Background: Experimental and preliminary clinical data in patients with dilated cardiomyopathy show that growth hormone has a positive inotropic effect and contributes to peripheral vasodilatation. However, there is little information about the activity of growth hormone-IGF-1 axis in patients with chronic heart failure.
Aim: To measure growth hormone and IGF-1 levels in patients with chronic heart failure.
Patients and methods: Nine patients, aged 49 to 76 years old, 7 male, were studied.

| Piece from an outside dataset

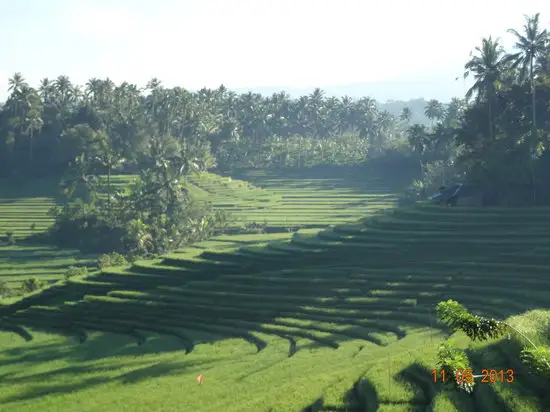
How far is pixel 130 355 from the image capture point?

Seven had an idiopathic dilated cardiomyopathy and 2 a coronary heart disease. All had a stable cardiac failure, in functional capacity II or III and were receiving digoxin, furosemide and potassium supplements. Thyroid hormone levels, basal and exercise growth hormone and IGF-1 levels were measured and compared with reference values for American populations. Left ventricular ejection fraction was measured with an isotopic technique and nutritional status using anthropometry and indirect calorimetry.
Results: Anthropometric measures, basal and post-prandial oxygen consumption were within normal limits. Thyroid hormone levels were normal. During maximal exercise, growth hormone levels were 2.56 +/- 4.1 ng/ml and IGF-1 levels were 0.56 +/- 0.61 mU/ml. These values were significantly lower than expected for age and sex.
Conclusions: These patients with chronic cardiac failure have lower than normal growth hormone and IGF-1 levels.